Ketika Cici lahir, tanggung jawabnya semakin bertambah. Sementara pemasukan nihil. Ia dan Saskia mesti membeli susu formula karena Cici menolak ASI. Lalu ada pengeluaran untuk popok sekali pakai.

“Cici ini susunya Rp180ribu buat empat hari. Kalau pampers aku nggak tahu. Dia nggak pernah nggak pakai pampers. Sudah nggak bisa aku hitung.”

Di saat kondisi keuangan sedang ketat-ketatnya, gaji Saskia juga sempat telat dibayar selama dua bulan. Ini imbas dari korupsi mantan bupati saat itu, Abdul Gafur Mas’ud. “Ndak digaji. Ngapain masih masuk kerja?” kata Stanley kepada istrinya suatu hari dengan gemas.

Sudah tak memungkinkan baginya bolak-balik ke luar Sepaku untuk melanjutkan pekerjaan, walaupun mantan bosnya memanggilnya dan memintanya bekerja di Papua. Bosnya sempat menghampiri Stanley ke Sepaku untuk membujuk langsung, tetapi ia menolak.

Kariernya seperti dimulai dari nol lagi di tempat tinggalnya saat ini.

Cici lahir ketika Stanley masih menganggur dan membuat ia kebingungan karena masalah dana persalinan. Momen kelahiran Cici membuat Stanley berjanji pada dirinya sendiri untuk tidak mau menjadi orang yang tidak memiliki uang. (Project M/Adrian Mulya)

Suatu waktu, ia mendapatkan kabar dari Juju bahwa ada lowongan kerja untuk bekerja di atas. Atas yang dimaksud adalah bekerja di hutan tanaman industri.

“Suaminya (kawan Juju) punya pangkat di atas. Suaminya disuruh oleh manajer untuk mencari orang bagus yang benar-benar mau kerja. Dia tawarin aku. Ternyata aku masuk,” cerita Stanley.

[Data Tercatat]:
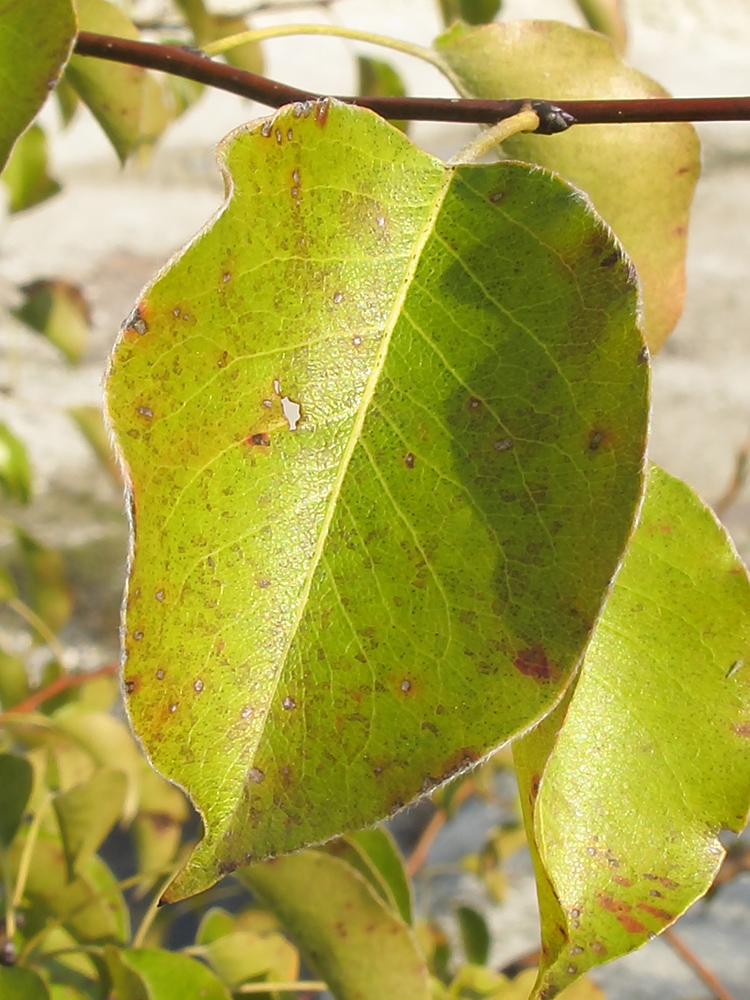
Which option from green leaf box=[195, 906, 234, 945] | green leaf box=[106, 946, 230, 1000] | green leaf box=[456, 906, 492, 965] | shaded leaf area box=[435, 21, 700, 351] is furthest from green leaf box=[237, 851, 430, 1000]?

[Pekerjaan yang Diminta]:
1. Ambil bagian petikan tentang Stanley yang dimulai dari "Di saat kondisi" dan berakhir pada "tinggalnya saat ini.", tanpa mengubah apa pun.
2. Menurut petikan tentang Stanley, berapa lama gaji Saskia sempat telat dibayar?
3. Tolong tuliskan lanjutan petikan tentang Stanley, dimulai setelah kalimat terakhirnya.

[Jawaban Tiap Tugas]:
1.
Di saat kondisi keuangan sedang ketat-ketatnya, gaji Saskia juga sempat telat dibayar selama dua bulan. Ini imbas dari korupsi mantan bupati saat itu, Abdul Gafur Mas’ud. “Ndak digaji. Ngapain masih masuk kerja?” kata Stanley kepada istrinya suatu hari dengan gemas.

Sudah tak memungkinkan baginya bolak-balik ke luar Sepaku untuk melanjutkan pekerjaan, walaupun mantan bosnya memanggilnya dan memintanya bekerja di Papua. Bosnya sempat menghampiri Stanley ke Sepaku untuk membujuk langsung, tetapi ia menolak.

Kariernya seperti dimulai dari nol lagi di tempat tinggalnya saat ini.

2. Gaji Saskia sempat telat dibayar selama dua bulan.

3.
Ia sempat menolak tawaran itu karena tak punya motor. “Tapi akhirnya dipinjamkan uang sama bosnya istriku. Aku cari motor. Habis itu aku bayar cicil tiap bulan.”

Ini jadi awal mula Stanley mendapatkan pekerjaan yang tak pernah ia lakukan sebelumnya. Pagi hari, Stanley meluncur ke atas dengan motor barunya. Ia mulai bekerja sebagai anggota pengasapan (fogging).

Tugas pertamanya adalah membawa mesin fogging mengelilingi hutan tanaman industri untuk mengusir hama (belalang) yang menggerogoti dedaunan pohon eukaliptus dan akasia.

Setiap hari, ia dan pekerja lain menyusuri hutan seluas sekitar 30 hektare. Dua orang membawa parang untuk membuka jalan. Seorang pekerja membawa mesin fogging. Seorang lain mengawasi jalan sambil membawa bensin untuk mesin fogging. 

Satu tahun bekerja sebagai tim fogger, kini posisinya telah naik tingkat menjadi kepala fogger. Gajinya sekitar Rp130 ribu/hari yang dibayarkan pada awal bulan. Setiap bulan, ia mendapatkan sekitar Rp3 juta.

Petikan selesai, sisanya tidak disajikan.